Otto Dix : Les joueurs de Skat
Huile et collage ( 1920 )
Les Joueurs de Skat mettent en
exergue à la fois la violence nouvelle infligée aux corps
des combattants par la guerre moderne et les tentatives de reconstruction des
corps par
la médecine. Le corps se pose ici en trait d’union entre la guerre et la
médecine. Ce travail
souligne également la place que le peintre accorde au corps dans son œuvre, et
qui
constitue le point saillant de notre contribution.
En fait, les Joueurs de Skat
consacrent le passage de l’invisibilité à la visibilité voire à
l’exhibition des corps mutilés dans l’immédiat après-guerre. En tout cas, il
s’agit de la
première représentation de Dix sur la guerre après la guerre. C’est aussi la
première entreprise
de représentation des corps de combattants mutilés, devenus anciens combattants.
En même temps que ce premier travail rend compte du recours à l’acte pictural,
il
révèle le passage de la violence infligée aux corps dans l’espace public.

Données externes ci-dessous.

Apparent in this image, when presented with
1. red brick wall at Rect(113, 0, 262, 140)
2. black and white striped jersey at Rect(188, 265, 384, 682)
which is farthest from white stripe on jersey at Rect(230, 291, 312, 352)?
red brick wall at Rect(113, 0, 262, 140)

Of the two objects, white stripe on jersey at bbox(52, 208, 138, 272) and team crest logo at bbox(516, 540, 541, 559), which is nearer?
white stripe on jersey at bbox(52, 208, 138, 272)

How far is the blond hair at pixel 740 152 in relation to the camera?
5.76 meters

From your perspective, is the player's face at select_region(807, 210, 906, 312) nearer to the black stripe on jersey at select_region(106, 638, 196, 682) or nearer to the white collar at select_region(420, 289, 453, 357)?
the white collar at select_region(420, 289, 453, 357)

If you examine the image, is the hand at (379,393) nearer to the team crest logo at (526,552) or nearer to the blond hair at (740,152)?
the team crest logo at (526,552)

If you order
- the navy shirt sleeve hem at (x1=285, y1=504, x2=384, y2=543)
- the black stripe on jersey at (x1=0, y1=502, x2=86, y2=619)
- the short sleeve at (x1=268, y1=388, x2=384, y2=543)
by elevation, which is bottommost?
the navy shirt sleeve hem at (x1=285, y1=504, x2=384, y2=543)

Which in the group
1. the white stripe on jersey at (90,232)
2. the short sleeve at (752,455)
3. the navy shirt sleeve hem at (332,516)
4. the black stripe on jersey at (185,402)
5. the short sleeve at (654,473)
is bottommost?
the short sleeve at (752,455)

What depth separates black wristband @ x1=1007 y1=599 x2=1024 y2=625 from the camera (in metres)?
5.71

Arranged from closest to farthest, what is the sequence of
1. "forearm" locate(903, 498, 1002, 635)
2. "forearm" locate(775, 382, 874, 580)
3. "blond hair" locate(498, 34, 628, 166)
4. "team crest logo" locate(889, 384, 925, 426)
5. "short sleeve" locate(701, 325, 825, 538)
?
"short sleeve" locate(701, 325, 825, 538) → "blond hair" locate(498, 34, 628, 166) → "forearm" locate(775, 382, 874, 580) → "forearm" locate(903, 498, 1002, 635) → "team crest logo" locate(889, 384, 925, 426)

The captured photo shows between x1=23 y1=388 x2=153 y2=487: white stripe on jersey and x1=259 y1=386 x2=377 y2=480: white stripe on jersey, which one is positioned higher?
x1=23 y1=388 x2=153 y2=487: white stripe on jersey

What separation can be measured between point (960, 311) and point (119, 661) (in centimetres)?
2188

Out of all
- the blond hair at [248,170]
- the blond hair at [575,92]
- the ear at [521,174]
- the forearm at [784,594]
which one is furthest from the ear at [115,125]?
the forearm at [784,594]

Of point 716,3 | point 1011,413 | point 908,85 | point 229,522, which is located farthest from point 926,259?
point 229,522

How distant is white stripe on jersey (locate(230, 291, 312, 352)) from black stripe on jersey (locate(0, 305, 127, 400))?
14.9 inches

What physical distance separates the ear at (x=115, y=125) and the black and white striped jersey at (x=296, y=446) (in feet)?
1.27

Dix concentre toute son attention
sur les dégâts faits aux
corps. D’ailleurs la minutie avec laquelle il s’applique à représenter les
mutilations oblige
le spectateur à un effort de représentation du réel, qui apparaît à ses yeux
presque irréel.
Le recours à la technique du collage renforce l’idée d’un assemblage des corps
réalisé à
partir de pièces hétéroclites. En effet, aux corps disloqués s’ajoutent des
corps étrangers,
les prothèses intégrées ou imbriquées dans les corps. Les corps apparaissent
ainsi mécaniquement
assemblés. Le joueur de gauche, dont la manche droite est vide, sort de sa
manche gauche une main articulée avec laquelle il pose ses cartes sur la table.
Le bras
droit du joueur installé à droite exhibe une prothèse articulée qu’il rend
mobile grâce à
un mouvement d’épaule ; sa main droite, comme celle son voisin d’en face, est
une prothèse
articulée.
Les mutilations renvoient bien sûr à la violence subie pendant la guerre mais
aussi de
l’impuissance des médecins à réparer les corps dont témoigne le recours à
l’appareillage
prothétique. Celui-ci s’apparente à une forme de camouflage ou de cache misère :
il
s’agit de tenter de rendre invisible les destructions subies. Ainsi, chez le
joueur de droite,
au-dessus de son col officier, une prothèse tente de combler l’absence de
mâchoire inférieure.
Son articulation repose sur un système de poulies qui masque en partie, une
large
cicatrice de la joue gauche. Un assemblage de pièces en aluminium soutient sa
lèvre inférieure
fournie. L’extrémité du nez du joueur de droite est recouverte d’un bandeau en
cuir noir noué autour de sa tête. La coiffure est soignée, l’œil et le sourcil
du côté apparent
semblent avoir été épargnés. Sur sa prothèse, Dix a apposé une inscription. Le
joueur du centre a posé une partie de ses cartes sur la table, les maintenant
droites par
le biais d’un support en argent. Il tient le reste de sa donne dans la bouche.
Son visage,
comme celui de son voisin de gauche, porte une prothèse qui remplace sa mâchoire
inférieure
sans parvenir toutefois à dissimuler une perte de substance importante de la
joue
gauche. Il porte une demi-moustache noire relevée. Son œil gauche est fixe,
artificiel.
Le peintre met l’accent sur les visages et les mains. Mais les regards sont
vides et les
prothèses ont privé les mains d’expression. Dix insiste sur l’expressif en
autrui pour
mieux souligner l’anéantissement de l’homme. Le joueur de gauche est présenté
vue de
profil afin de rendre visible la trépanation et l’orbite droit absent. Les
espaces vides
(bras, jambes, trous dans les visages) mettent l’accent sur le renoncement
absolu à rendre
une humanité aux corps détruits.
L’utilisation du clair/ obscur nous révèle les corps d’anciens soldats
dé-membrés. On note
ainsi l’absence quasi-totale de membres inférieurs, remplacés par des pilons ou
des jambes
de bois articulées.
Les corps sont coupés en deux, happés par la guerre. Le joueur de droite n’est
plus qu’un
demi-homme alors que celui de gauche porte une pilon qui suggère l’amputation
jusqu’à
mi-cuisse ; de sa jambe droite, il brandit son jeu de cartes qu’il manipule avec
ses orteils
dénudés. Il nous montre trois cartes. Le joueur au centre exhibe les moignons de
ses
jambes toutes deux munies de pilons. On ne distingue pas ses membres supérieurs.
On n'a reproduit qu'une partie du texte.